EXERCISE AIM:
Please answer these questions using the text on education in Ghana:
1. Which two programs offered by EfE does the text name as well tested?
2. What is the target age group considered to be?
3. What level must a critical mass of educated girls reach?

DOCUMENT EXTRACT:
Ibis is through its integrated approach within the EfE programme, focussing on reaching children out of school; on improving the quality of education; and on increasing the opportunities for girls, as it can have a tremendous impact in deprived areas where basic formal education is often not functional.
The most pressing need for Ghanaian children remains their ability to “break through to literacy” in well tested programmes such as those offered by EfE’s Complementary Education Programme and Accelerated Learning Programme. The target age group is also important since this is the group being considered the “window of hope” to break the poverty circle e.g. through reducing poverty and reducing the spread of HIV/AIDS.
Such processes require that a critical mass of educated girls reach SSS level or equivalent in order to translate the socio-economic outcomes of education within the family level and to the next generation of children. In other words; breaking the poverty circle in northern Ghana will require a significant emphasis on girls’ participation within the EfE programme in order that they reach higher levels of education.

DATASET EXCERPTS:
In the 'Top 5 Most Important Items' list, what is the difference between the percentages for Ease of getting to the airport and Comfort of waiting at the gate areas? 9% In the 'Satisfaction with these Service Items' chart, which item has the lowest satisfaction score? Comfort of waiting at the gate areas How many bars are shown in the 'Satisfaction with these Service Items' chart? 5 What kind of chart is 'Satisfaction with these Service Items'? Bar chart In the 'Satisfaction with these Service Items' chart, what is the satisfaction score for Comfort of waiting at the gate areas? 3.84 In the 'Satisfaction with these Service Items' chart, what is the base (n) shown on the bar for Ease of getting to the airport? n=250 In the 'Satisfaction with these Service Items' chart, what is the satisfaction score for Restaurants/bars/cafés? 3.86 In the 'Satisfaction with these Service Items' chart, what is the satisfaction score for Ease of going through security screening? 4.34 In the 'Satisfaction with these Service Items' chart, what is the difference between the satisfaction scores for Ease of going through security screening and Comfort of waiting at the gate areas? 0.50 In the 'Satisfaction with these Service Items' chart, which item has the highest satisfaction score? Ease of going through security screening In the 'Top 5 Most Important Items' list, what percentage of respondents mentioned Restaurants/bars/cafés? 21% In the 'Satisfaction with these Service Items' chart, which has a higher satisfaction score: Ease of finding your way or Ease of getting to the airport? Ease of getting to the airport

==

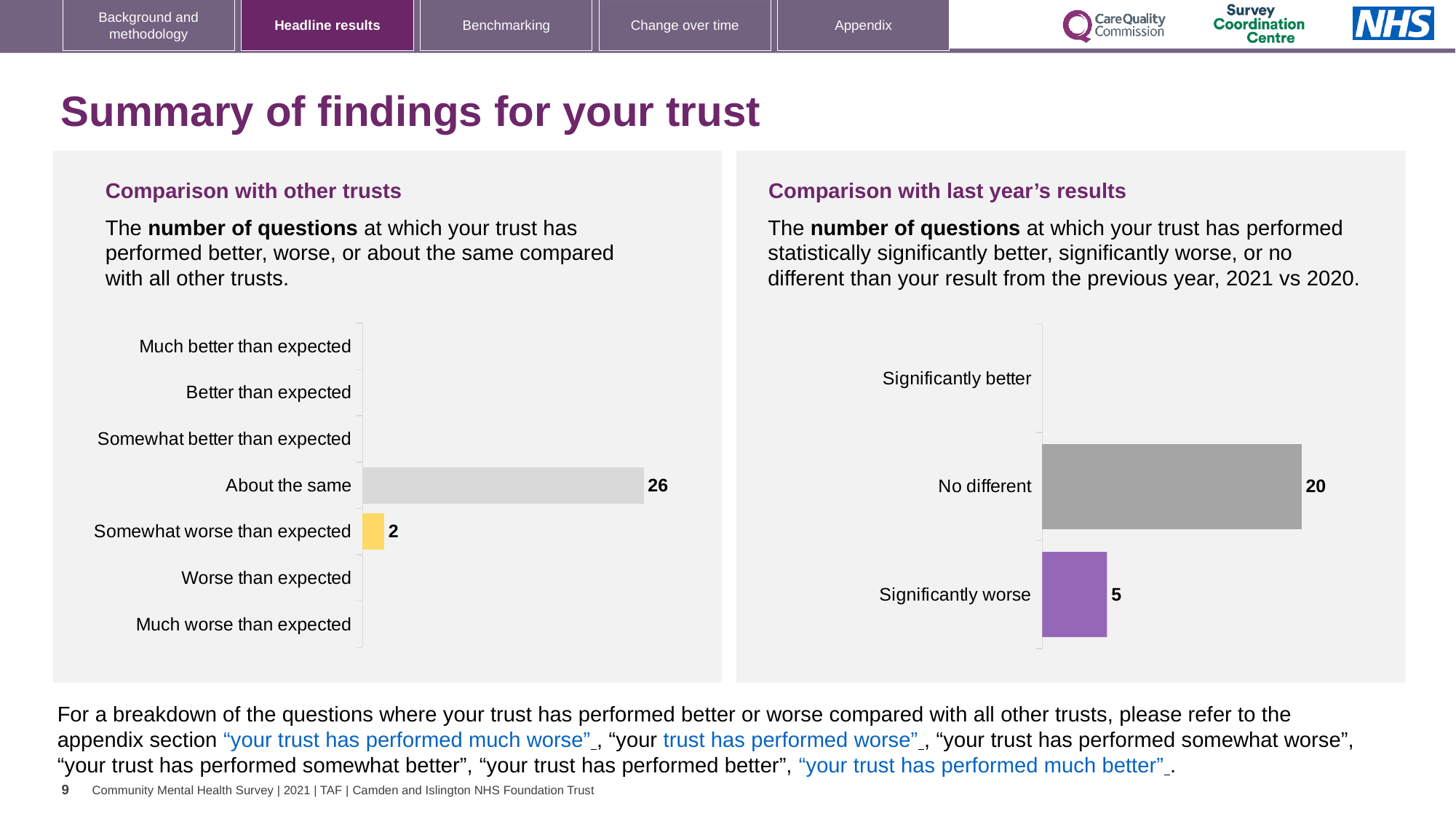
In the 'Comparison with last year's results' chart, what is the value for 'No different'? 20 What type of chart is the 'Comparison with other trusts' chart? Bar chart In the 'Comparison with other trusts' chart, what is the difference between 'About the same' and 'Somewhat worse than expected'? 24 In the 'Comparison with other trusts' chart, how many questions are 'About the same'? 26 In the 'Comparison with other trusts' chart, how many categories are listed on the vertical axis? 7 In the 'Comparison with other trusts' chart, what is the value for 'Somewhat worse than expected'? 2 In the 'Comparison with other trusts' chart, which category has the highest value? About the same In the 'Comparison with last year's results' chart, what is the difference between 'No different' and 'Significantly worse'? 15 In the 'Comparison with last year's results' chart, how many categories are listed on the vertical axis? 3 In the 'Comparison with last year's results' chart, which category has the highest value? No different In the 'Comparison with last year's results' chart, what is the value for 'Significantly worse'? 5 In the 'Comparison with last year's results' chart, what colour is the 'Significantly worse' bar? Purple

WRITTEN RESPONSE:
1. The Complementary Education Programme and the Accelerated Learning Programme.
2. The "window of hope" to break the poverty circle.
3. SSS level or equivalent.